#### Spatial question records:

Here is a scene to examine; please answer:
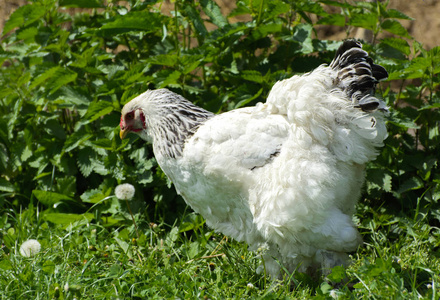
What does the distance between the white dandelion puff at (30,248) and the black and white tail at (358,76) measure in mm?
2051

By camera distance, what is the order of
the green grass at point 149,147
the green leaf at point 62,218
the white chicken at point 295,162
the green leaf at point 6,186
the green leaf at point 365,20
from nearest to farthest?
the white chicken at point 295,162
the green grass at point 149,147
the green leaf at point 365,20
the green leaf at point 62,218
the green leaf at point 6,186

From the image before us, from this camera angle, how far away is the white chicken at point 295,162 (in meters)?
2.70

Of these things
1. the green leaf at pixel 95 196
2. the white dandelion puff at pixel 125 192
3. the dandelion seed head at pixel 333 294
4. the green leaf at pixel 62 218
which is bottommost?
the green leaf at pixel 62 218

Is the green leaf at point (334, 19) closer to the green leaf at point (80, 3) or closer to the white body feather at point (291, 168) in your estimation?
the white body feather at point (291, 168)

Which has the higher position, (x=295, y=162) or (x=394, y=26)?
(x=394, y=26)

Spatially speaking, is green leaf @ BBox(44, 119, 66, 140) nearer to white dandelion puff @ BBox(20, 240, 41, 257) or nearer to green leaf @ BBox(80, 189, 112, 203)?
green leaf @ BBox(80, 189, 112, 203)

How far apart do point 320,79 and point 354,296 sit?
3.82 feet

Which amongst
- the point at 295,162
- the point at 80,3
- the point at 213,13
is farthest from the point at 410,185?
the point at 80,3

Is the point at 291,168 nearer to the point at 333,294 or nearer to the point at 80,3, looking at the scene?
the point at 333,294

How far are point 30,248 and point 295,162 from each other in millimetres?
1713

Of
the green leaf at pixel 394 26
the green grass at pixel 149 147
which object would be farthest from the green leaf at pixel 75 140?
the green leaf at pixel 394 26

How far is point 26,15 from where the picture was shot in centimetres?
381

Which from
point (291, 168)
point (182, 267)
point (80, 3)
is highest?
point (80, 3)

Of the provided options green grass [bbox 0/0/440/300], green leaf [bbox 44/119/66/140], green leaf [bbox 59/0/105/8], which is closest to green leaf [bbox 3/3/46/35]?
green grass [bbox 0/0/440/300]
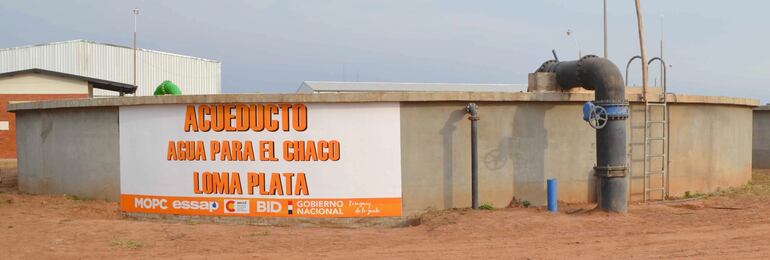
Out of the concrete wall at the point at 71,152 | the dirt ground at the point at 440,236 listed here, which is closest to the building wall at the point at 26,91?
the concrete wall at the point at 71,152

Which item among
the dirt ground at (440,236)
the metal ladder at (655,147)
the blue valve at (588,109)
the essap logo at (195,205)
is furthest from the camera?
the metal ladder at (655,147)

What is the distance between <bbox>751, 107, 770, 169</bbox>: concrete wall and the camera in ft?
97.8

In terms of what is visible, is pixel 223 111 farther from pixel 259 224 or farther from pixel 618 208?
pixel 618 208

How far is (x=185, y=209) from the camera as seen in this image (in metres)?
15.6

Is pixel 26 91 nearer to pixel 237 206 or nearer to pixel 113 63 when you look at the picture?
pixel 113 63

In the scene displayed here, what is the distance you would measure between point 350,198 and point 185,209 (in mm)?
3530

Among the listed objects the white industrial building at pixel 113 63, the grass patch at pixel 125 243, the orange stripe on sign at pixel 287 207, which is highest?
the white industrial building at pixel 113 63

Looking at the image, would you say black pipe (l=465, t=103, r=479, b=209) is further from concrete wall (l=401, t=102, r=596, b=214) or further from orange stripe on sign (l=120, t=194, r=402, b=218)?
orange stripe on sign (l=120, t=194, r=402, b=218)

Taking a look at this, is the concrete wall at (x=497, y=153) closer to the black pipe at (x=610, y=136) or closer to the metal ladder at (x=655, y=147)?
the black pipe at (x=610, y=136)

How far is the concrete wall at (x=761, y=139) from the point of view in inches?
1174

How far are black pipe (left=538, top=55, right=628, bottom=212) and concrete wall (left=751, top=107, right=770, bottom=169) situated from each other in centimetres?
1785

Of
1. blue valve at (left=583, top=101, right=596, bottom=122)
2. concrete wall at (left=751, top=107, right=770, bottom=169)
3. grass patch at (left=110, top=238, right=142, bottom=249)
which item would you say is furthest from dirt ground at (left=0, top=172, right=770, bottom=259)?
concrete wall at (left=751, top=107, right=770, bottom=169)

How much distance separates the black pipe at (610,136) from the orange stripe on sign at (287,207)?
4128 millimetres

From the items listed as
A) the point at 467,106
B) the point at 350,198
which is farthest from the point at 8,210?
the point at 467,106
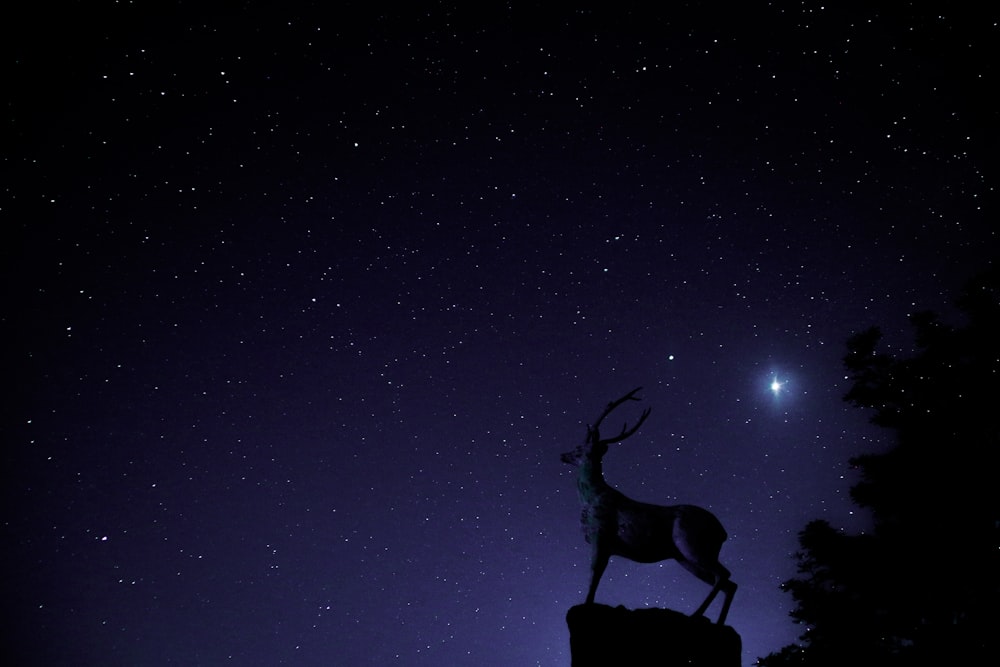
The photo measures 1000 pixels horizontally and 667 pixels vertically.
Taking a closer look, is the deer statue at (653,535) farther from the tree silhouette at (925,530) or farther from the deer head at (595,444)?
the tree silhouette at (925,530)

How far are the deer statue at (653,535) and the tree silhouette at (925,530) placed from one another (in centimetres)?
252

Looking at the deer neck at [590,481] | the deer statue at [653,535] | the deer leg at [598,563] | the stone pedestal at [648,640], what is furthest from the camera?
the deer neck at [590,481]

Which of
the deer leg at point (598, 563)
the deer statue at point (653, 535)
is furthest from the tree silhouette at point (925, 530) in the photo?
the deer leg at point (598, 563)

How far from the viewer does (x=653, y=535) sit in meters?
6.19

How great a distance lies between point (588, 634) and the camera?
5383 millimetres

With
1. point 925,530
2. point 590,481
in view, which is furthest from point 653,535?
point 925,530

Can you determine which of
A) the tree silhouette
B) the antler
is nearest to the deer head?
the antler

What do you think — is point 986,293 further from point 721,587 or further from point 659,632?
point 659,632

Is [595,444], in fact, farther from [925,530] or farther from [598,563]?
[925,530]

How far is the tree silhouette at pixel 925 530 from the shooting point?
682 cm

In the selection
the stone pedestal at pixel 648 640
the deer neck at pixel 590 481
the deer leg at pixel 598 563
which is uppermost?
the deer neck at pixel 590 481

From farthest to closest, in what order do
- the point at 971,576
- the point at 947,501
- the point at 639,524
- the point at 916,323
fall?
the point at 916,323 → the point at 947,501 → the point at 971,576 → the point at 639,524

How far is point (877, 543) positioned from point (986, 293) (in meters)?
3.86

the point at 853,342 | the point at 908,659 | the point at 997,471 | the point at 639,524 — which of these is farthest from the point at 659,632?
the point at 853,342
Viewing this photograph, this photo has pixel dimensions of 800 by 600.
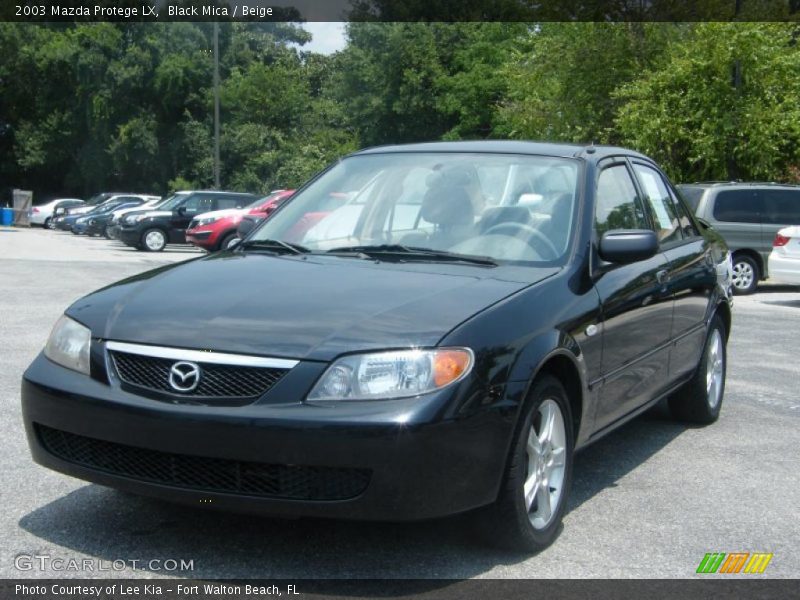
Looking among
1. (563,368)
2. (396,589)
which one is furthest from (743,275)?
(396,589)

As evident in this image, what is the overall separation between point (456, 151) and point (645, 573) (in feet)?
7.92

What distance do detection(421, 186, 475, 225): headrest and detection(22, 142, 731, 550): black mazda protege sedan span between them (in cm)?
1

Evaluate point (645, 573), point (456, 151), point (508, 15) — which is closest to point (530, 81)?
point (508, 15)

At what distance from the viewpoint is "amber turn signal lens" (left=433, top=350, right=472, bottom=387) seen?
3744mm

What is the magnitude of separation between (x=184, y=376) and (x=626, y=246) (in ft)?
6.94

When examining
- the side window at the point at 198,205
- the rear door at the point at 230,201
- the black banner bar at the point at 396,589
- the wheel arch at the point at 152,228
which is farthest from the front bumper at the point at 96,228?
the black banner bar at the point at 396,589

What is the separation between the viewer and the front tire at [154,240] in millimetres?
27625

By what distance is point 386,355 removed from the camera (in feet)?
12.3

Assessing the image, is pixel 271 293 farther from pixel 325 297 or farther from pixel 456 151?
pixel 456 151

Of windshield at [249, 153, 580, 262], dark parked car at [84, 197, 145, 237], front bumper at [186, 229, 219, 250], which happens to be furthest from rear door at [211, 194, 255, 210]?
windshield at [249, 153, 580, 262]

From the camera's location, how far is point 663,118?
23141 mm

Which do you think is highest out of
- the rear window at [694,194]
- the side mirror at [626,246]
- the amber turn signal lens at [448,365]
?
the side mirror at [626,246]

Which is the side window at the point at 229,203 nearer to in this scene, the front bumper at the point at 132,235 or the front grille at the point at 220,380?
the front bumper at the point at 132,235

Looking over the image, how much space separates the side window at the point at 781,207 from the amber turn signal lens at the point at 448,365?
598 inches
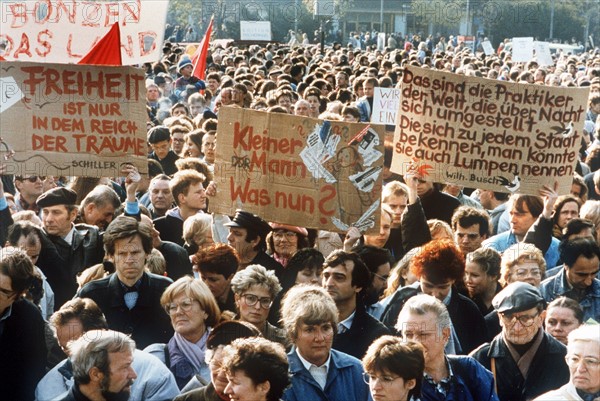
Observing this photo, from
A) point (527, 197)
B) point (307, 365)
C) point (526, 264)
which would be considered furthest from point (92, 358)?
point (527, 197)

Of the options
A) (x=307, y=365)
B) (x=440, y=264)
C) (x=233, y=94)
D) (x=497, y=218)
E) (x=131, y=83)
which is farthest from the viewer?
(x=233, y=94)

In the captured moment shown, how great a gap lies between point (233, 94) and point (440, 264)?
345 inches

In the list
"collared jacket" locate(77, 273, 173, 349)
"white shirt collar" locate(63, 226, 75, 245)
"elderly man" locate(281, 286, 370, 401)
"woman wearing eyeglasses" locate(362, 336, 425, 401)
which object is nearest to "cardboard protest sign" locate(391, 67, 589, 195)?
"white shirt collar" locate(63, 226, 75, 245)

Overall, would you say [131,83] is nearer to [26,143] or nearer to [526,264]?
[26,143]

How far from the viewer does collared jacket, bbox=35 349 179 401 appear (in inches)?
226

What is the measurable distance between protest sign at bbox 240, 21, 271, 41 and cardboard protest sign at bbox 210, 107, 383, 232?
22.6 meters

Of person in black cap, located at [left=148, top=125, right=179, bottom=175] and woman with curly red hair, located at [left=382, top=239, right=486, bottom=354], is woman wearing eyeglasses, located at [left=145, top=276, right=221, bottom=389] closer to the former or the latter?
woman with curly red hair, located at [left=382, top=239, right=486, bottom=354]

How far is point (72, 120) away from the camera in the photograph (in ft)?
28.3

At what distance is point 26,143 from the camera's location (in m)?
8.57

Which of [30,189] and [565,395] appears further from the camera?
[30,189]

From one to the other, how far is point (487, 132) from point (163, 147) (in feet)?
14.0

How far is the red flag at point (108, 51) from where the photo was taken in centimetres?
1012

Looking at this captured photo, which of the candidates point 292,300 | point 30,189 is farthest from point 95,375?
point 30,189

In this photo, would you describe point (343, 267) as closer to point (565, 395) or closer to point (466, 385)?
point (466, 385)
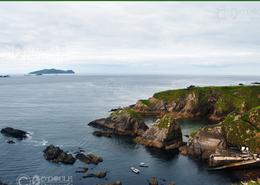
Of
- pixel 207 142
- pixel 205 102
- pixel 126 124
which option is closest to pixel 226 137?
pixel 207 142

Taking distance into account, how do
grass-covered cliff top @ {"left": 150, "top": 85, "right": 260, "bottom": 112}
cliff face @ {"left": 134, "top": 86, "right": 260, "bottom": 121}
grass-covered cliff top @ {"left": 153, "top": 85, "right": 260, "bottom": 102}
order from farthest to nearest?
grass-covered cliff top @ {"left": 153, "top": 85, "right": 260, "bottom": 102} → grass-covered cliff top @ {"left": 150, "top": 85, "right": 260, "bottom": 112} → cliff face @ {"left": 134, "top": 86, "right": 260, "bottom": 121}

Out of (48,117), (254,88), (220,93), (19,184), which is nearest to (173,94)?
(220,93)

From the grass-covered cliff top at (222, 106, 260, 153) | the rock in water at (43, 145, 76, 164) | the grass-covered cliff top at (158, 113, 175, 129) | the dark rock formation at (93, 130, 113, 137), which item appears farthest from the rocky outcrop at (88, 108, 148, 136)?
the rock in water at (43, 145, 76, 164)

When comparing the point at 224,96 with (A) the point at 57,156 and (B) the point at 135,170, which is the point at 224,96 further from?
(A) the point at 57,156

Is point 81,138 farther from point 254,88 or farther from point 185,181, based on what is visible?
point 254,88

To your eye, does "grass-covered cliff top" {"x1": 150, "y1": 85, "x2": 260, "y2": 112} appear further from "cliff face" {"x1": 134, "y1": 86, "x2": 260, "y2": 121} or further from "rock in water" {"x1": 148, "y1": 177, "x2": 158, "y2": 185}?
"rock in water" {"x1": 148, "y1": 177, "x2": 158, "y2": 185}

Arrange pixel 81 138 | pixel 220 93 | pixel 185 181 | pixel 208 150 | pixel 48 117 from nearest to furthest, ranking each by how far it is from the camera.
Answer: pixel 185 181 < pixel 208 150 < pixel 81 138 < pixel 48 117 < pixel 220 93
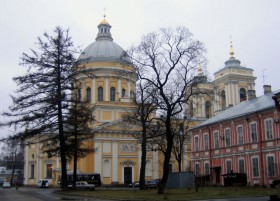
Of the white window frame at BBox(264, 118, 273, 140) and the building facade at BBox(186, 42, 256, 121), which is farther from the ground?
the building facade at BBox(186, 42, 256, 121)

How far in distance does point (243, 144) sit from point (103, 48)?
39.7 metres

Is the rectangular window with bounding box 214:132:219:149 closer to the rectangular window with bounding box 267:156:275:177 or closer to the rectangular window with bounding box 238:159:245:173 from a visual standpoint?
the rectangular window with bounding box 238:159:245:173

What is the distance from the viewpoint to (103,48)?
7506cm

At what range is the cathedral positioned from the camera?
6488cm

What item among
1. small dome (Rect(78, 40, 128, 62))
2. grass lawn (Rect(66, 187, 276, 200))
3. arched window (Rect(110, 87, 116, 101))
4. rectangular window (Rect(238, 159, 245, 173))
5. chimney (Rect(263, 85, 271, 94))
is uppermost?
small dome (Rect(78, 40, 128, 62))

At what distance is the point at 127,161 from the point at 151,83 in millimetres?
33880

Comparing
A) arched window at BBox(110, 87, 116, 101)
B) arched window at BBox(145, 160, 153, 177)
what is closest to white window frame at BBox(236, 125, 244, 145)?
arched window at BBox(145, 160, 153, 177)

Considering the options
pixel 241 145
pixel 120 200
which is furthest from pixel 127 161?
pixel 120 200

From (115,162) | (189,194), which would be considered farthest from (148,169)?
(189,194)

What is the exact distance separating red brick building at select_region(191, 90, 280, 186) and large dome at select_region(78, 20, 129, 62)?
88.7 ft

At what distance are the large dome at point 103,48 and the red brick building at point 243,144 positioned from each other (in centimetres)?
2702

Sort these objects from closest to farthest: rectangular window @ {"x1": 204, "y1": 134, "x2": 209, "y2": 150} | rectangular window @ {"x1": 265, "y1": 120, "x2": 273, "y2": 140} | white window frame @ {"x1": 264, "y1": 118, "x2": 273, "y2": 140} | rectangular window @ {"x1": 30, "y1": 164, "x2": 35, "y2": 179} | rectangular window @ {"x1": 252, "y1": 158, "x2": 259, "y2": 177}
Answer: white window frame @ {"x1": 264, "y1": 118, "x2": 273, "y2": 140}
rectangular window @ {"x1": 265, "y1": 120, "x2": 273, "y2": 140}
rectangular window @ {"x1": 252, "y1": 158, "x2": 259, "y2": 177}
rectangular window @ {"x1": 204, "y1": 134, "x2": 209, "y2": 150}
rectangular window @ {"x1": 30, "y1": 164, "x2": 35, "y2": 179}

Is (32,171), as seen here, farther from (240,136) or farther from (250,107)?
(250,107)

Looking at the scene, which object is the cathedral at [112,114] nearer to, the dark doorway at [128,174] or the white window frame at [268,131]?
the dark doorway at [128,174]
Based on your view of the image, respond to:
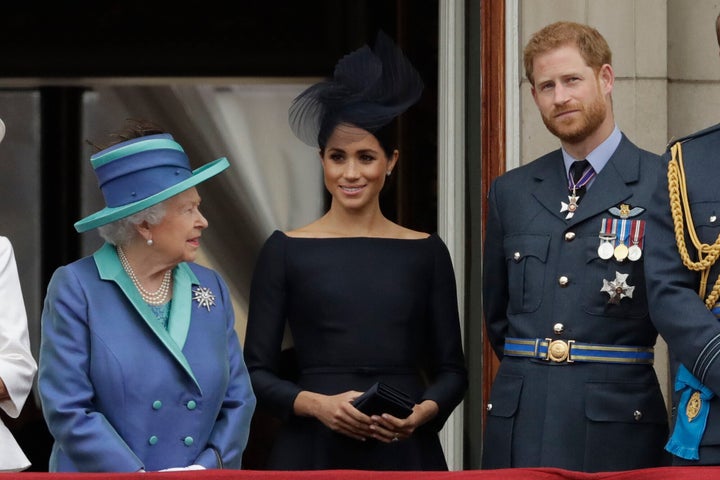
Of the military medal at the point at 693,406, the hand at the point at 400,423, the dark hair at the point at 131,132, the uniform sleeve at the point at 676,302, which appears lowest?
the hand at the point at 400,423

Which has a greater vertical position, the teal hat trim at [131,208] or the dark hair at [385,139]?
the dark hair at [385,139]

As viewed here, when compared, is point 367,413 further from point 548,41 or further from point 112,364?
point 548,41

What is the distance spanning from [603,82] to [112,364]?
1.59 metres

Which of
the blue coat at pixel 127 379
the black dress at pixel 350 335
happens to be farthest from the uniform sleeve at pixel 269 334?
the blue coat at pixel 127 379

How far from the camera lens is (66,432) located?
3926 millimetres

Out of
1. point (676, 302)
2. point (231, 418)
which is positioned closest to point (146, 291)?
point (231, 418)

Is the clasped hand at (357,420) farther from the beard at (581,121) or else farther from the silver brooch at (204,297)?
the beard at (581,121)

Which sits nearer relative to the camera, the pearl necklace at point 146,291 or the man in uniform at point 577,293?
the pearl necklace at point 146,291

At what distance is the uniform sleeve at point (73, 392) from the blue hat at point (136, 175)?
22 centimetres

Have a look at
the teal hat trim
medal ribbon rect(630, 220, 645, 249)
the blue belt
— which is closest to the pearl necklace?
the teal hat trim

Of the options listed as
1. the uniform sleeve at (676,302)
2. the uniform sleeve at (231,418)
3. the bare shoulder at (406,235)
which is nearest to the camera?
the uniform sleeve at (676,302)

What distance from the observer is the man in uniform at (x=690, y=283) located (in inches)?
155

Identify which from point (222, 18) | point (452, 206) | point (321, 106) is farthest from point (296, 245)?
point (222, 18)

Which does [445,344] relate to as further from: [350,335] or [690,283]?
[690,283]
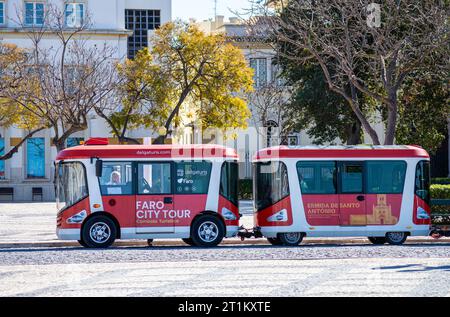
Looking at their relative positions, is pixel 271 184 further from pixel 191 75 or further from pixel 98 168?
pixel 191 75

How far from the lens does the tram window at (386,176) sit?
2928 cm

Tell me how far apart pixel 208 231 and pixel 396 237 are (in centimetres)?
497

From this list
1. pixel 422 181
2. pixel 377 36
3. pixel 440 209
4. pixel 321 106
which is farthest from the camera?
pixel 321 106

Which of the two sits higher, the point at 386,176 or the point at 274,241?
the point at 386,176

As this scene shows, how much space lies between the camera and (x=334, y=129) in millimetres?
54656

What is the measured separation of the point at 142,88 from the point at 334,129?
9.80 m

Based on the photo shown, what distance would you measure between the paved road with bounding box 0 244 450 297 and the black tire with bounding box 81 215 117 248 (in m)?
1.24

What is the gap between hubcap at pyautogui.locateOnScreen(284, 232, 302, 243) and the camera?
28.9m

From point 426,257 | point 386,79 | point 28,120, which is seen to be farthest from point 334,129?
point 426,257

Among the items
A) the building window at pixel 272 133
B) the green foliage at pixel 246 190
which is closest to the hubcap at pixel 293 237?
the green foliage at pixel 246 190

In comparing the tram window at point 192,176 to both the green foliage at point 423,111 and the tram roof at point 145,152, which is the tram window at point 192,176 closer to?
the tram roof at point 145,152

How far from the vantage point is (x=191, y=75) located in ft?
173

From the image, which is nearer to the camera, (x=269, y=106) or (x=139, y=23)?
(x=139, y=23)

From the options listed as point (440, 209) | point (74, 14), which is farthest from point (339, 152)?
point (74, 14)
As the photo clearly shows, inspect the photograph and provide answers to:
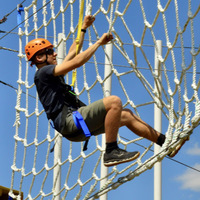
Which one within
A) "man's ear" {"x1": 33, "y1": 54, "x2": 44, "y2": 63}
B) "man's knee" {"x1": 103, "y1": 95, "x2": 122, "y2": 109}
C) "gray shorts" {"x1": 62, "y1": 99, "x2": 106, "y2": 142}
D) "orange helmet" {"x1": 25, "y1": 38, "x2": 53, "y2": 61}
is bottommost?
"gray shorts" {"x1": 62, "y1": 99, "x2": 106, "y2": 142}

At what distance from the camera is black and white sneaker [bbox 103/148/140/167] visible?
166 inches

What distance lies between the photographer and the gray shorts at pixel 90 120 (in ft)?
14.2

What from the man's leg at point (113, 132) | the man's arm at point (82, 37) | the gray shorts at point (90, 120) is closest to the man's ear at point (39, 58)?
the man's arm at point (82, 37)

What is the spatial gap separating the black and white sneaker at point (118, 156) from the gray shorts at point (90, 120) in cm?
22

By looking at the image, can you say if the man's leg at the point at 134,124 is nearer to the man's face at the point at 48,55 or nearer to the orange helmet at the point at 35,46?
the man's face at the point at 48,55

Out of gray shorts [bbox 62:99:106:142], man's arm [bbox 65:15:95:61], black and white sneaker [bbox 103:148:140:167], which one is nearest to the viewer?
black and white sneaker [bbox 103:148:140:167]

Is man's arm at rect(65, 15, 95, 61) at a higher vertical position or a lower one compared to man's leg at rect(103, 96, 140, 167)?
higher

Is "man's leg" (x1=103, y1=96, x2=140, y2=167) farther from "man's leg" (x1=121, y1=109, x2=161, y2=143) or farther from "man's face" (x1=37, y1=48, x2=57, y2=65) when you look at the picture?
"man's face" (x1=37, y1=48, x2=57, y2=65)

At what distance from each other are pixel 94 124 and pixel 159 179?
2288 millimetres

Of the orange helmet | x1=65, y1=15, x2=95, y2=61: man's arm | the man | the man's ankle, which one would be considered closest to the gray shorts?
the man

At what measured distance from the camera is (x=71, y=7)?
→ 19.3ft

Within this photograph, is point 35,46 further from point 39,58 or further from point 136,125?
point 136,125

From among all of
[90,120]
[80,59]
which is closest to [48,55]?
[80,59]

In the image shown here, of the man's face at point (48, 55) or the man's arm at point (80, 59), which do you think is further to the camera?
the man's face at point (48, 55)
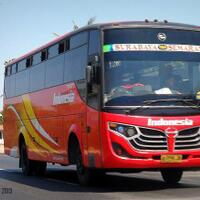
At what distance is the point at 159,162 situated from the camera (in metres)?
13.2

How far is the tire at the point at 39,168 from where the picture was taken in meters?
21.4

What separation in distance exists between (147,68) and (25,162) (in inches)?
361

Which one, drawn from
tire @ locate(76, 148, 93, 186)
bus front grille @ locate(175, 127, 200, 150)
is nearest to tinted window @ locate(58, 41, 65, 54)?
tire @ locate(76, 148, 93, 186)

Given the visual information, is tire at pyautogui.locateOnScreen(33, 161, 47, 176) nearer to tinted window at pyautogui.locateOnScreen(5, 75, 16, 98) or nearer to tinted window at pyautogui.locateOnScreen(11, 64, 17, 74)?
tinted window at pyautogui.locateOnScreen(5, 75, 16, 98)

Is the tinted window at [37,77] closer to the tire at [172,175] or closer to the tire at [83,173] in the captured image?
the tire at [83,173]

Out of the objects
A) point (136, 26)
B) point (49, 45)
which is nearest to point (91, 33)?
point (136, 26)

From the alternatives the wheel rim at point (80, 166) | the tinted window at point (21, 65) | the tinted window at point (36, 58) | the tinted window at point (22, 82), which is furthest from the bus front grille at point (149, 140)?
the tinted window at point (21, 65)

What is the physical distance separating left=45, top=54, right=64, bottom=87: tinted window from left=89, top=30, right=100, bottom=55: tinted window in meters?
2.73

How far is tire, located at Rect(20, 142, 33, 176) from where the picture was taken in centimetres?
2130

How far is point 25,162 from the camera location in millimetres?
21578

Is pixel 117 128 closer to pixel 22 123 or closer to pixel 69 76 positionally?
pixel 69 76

#### TASK PROMPT:
Copy exactly, and only, the lines from the one containing "Is the tinted" through the last line of the listing.

#### TASK ANSWER:
Is the tinted window at [37,77] closer to the tire at [172,175] or closer to the tire at [83,173] in the captured image?
the tire at [83,173]

Out of the objects
A) point (136, 26)
B) point (49, 45)
which is nearest to point (91, 33)?
point (136, 26)

From the alternatives the wheel rim at point (80, 166) | the tinted window at point (21, 65) | the tinted window at point (36, 58) | the tinted window at point (22, 82), which is furthest from the bus front grille at point (149, 140)?
the tinted window at point (21, 65)

What is the physical distance separating left=45, top=54, right=64, bottom=87: tinted window from left=89, top=30, right=100, bottom=55: tinted window in meters?
2.73

How far is tire, located at Rect(20, 142, 33, 176) from where the picture was taken in centimetres?
2130

How far is point 25,162 from the camera location in millimetres?
21578

Is pixel 117 128 closer to pixel 22 123 or closer to pixel 69 76 positionally?
pixel 69 76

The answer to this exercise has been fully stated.